Zum Spielen und Entdecken: Die Zschopauaue

Die vielen Veränderungen in der Stadt Frankenberg aufgrund der Gartenparty bringen nicht nur den Einwohnern, sondern auch Wirtschaft und Gewerbe großen Nutzen. Zudem soll das geplante Erlebnismuseum "Zeit-Werk-Stadt" den Tourismus ankurbeln.

Frankenberg.

Mit 410.000 Gästen hat die achte sächsische Landesgartenschau die Erwartungen deutlich übertroffen. Kalkuliert hatte man mit 340.000 Besuchern. Das Gartenfestival leistete einen Beitrag zur Stärkung der regionalen Wirtschaftskraft und für eine nachhaltige Stadt- und Regionalentwicklung in und um Frankenberg. "Der Einzelhandel und auch unsere Gastronomen konnten in den vergangenen sechs Monaten ein deutliches Umsatzplus verzeichnen", berichtet Bürgermeister Thomas Firmenich.

Dort, wo vor einigen Wochen noch Bands wie Karat und Monate zuvor Artisten wie die Geschwister Weisheit aufgetreten sind, erinnert fast nichts mehr an das Großereignis. Die geschwungene, weiße Bühnenüberdachung und auch die Bühne in der Zschopauaue wurden bereits zurückgebaut, ebenso die Kassenhäuschen und die Toilettencontainer. Was bleibt, sind die Medienanschlüsse in Bühnennähe, sodass die technischen Voraussetzungen auch für künftige Großveranstaltungen vorhanden sind.

Die Buswendeschleife vor der Blumenhalle sowie die pflegeintensive Gartenanlagen kommen weg. Viele neue Anlagen werden den Bewohnern und Besuchern der Stadt jedoch weiter zur Verfügung stehen. Dazu gehören in der Zschopauaue die Plätze für Streetball und Beachvolleyball, der Physikalische Spielplatz, der Sparkassen-Kletterpark (ein Niedrigseilklettergarten) sowie die Envia-M-Kraftstrecke.

Auch weite Teile der Gartenanlagen um das künftige Gelände des Erlebnismuseums "Zeit-Werk-Stadt" bleiben erhalten. Dazu gehören vor allem die weniger pflegeintensiven Anpflanzungen wie der Garten der Giganten mit den Großstaudengewächsen, der Rhododendren-Garten sowie der Naturgarten. Zusätzlich bleiben auch der Pharmazeutische Garten, der Heide- und Liliengarten erhalten.

Einen markanten Bau hat Frankenberg zudem mit der neuen, 262 Meter langen und 2,50 Meter breiten Schrägseilbrücke über die B 169 erhalten. Die Rad- und Gehwegbrücke verbindet den neu entstandenen Naturerlebnisraum Zschopauaue mit seinen vielfältigen Sport-, Spiel- und Freizeitmöglichkeiten sowie das ebenfalls neue Teilstück des Zschopautal-Radweges mit der historischen Altstadt. Durch die neu geschaffene Verbindung soll die Innenstadt belebt werden. Ein weiterer Effekt: Radfahrern und Fußgängern wird nun ein viel sichereres Überqueren der Bundesstraße ermöglicht.

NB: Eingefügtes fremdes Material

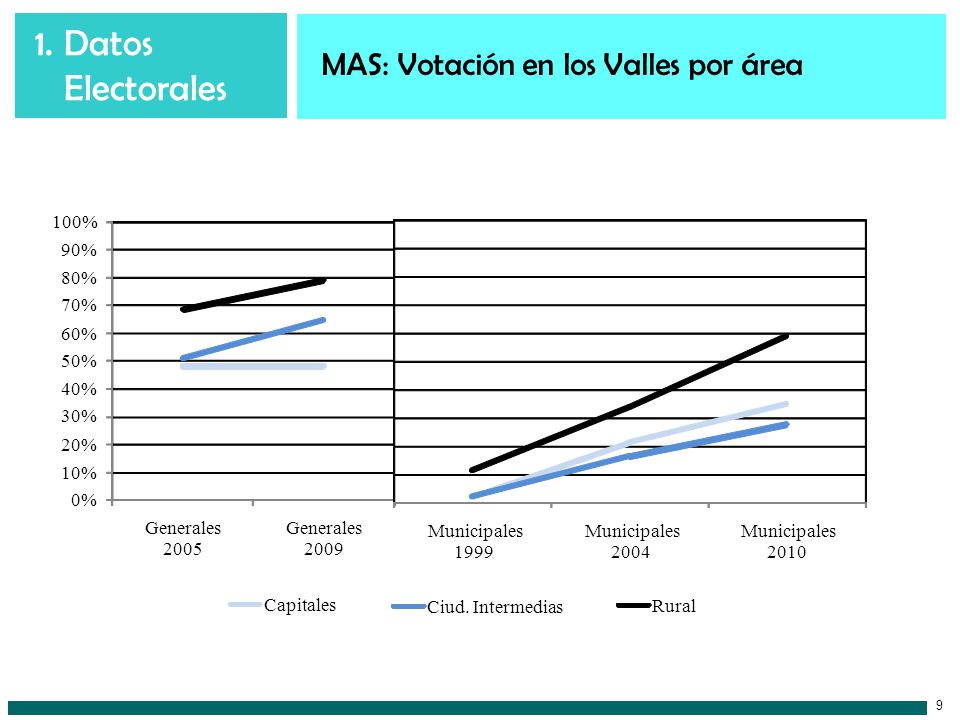 1. Datos Electorales

MAS: Votación en los Valles por área

100%
90%
80%
70%
60%
50%
40%
30%
20%
10%
0%

Generales 2005
Generales 2009
Municipales 1999
Municipales 2004
Municipales 2010

Capitales
Ciud. Intermedias
Rural

9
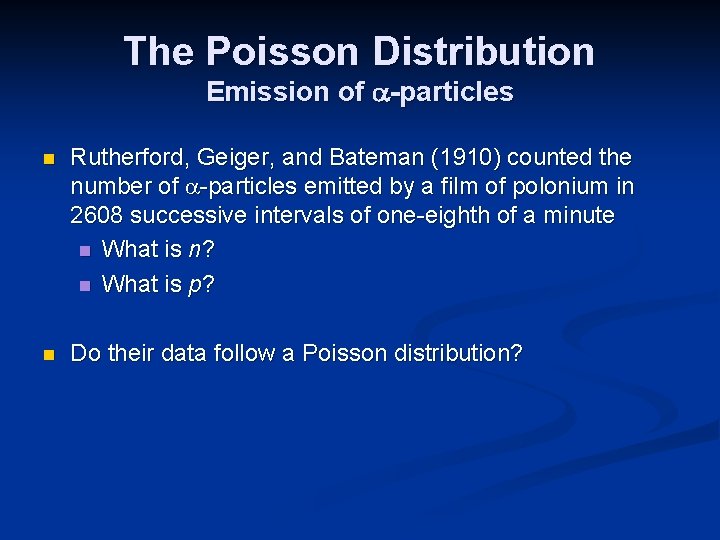 The Poisson Distribution
Emission of $\alpha$-particles

Rutherford, Geiger, and Bateman (1910) counted the number of $\alpha$-particles emitted by a film of polonium in 2608 successive intervals of one-eighth of a minute

What is $n$?

What is $p$?

Do their data follow a Poisson distribution?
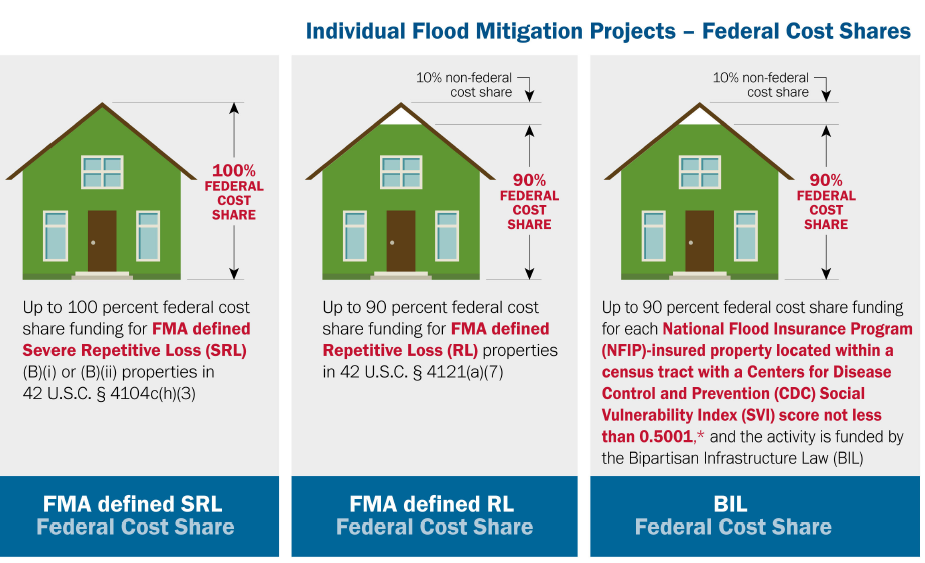 Individual Flood Mitigation Projects – Federal Cost Shares

100% FEDERAL COST SHARE

Up to 100 percent federal cost share funding for FMA defined Severe Repetitive Loss (SRL) (B)(i) or (B)(ii) properties in 42 U.S.C. § 4104c(h)(3)

FMA defined SRL
Federal Cost Share

10% non-federal cost share

90% FEDERAL COST SHARE

Up to 90 percent federal cost share funding for FMA defined Repetitive Loss (RL) properties in 42 U.S.C. § 4121(a)(7)

FMA defined RL
Federal Cost Share

10% non-federal cost share

90% FEDERAL COST SHARE

Up to 90 percent federal cost share funding for each National Flood Insurance Program (NFIP)-insured property located within a census tract with a Centers for Disease Control and Prevention (CDC) Social Vulnerability Index (SVI) score not less than 0.5001,* and the activity is funded by the Bipartisan Infrastructure Law (BIL)

BIL
Federal Cost Share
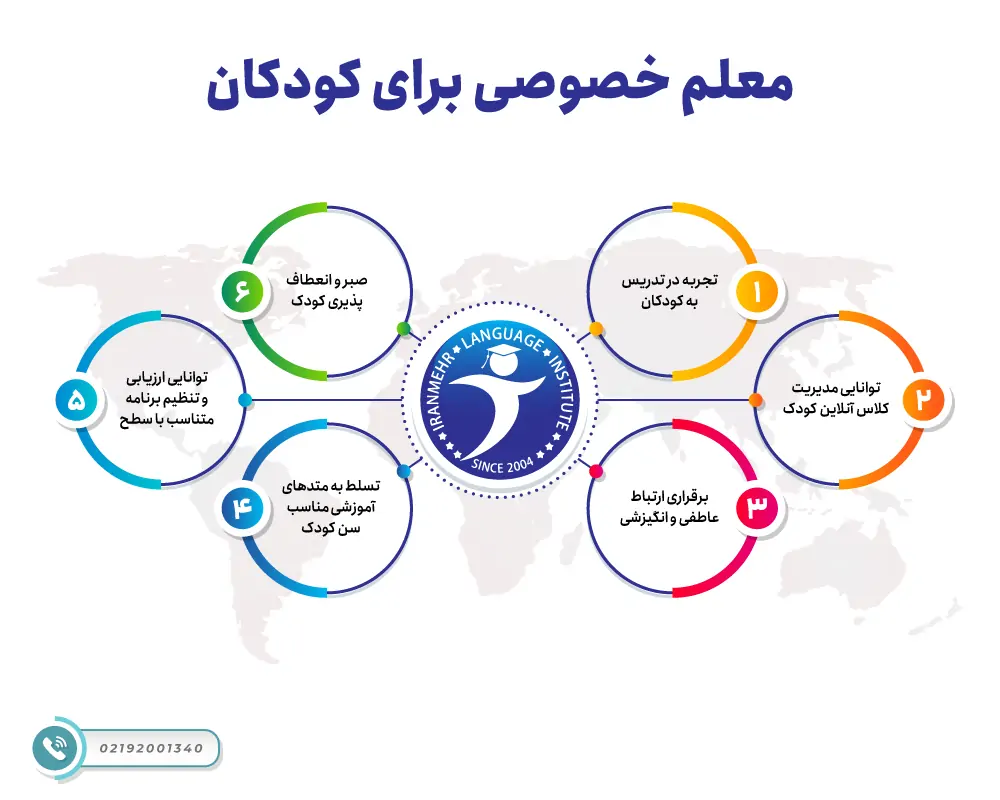 معلم خصوصی برای کودکان

۱
تجربه در تدریس به کودکان

۲
توانایی مدیریت کلاس آنلاین کودک

۳
برقراری ارتباط عاطفی و انگیزشی

۴
تسلط به متدهای آموزشی مناسب سن کودک

۵
توانایی ارزیابی و تنظیم برنامه متناسب با سطح

۶
صبر و انعطاف پذیری کودک

IRANMEHR LANGUAGE INSTITUTE
SINCE 2004

02192001340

Die Blumenhalle der Landesgartenschau wird nun vom Herbst bis Frühjahr 2020 zum Erlebnismuseum für Stadt- und Industriegeschichte umgebaut. Das Konzept sieht vor, dass Frankenberger Persönlichkeiten aus verschiedenen Epochen die Besucher begrüßen und sie mitnehmen auf eine interaktive Zeitreise durch die Stadt. Inhaltliche Schwerpunkte bilden dabei die Geschichte der Fahrzeugindustrie mit Barkas sowie der Druckereien, Teppichweber und Zigarrenhersteller.

Eine technische Raffinesse ist der Time Cube (Zeitwürfel) mit aufwendigen Rundum-Projektionen. Die Eröffnung des Museums ist für April 2020 geplant.